Task brief ::
Return the following from the records below: each line, word for word, starting with the line that contains "common name: central american agouti" and going on through the line that contains "category: lionfemale", with nothing outside that range.

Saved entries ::
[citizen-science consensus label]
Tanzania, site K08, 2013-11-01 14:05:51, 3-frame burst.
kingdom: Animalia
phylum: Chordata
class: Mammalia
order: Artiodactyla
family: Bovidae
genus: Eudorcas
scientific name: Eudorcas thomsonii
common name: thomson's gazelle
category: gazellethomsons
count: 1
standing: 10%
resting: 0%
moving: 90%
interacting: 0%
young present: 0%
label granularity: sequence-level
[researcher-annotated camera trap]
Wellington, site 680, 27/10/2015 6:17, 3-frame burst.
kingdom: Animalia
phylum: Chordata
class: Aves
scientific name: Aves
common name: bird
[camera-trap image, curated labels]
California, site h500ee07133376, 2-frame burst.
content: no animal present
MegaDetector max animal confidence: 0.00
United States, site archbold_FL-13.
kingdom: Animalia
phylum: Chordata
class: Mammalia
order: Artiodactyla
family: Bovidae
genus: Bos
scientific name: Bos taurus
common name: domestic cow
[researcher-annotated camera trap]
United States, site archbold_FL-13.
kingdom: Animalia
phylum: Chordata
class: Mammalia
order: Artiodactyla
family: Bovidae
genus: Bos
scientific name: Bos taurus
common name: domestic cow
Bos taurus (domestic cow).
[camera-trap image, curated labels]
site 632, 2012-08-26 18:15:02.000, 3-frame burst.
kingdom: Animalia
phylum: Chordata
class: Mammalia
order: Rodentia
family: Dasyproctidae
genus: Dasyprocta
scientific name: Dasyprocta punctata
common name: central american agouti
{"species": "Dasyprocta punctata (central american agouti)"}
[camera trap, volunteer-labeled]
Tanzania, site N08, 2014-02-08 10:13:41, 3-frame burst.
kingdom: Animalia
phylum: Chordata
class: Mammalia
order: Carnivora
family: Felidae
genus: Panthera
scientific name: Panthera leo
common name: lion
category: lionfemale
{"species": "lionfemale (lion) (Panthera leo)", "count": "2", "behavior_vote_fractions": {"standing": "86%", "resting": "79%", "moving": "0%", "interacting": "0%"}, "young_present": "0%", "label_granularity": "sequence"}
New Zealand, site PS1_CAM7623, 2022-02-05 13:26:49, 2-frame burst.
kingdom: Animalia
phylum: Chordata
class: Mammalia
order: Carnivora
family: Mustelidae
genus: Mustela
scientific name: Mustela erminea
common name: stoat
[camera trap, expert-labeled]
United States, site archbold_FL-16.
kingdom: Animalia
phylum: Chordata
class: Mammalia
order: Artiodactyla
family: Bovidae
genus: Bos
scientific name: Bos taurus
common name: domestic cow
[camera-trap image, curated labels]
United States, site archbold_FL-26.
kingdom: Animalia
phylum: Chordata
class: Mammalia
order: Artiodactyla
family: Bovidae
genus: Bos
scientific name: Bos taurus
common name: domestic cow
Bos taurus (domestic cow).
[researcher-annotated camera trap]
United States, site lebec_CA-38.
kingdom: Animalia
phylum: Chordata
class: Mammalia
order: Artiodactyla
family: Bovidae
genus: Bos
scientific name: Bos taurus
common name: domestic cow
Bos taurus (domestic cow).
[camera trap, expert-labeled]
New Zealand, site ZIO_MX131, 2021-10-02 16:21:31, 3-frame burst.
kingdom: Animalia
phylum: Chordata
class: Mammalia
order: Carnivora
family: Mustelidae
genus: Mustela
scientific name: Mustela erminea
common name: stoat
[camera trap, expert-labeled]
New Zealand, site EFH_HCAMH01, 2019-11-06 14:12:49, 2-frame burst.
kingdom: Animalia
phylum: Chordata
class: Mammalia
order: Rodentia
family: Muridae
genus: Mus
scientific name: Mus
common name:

Answer to this problem ::
common name: central american agouti
{"species": "Dasyprocta punctata (central american agouti)"}
[camera trap, volunteer-labeled]
Tanzania, site N08, 2014-02-08 10:13:41, 3-frame burst.
kingdom: Animalia
phylum: Chordata
class: Mammalia
order: Carnivora
family: Felidae
genus: Panthera
scientific name: Panthera leo
common name: lion
category: lionfemale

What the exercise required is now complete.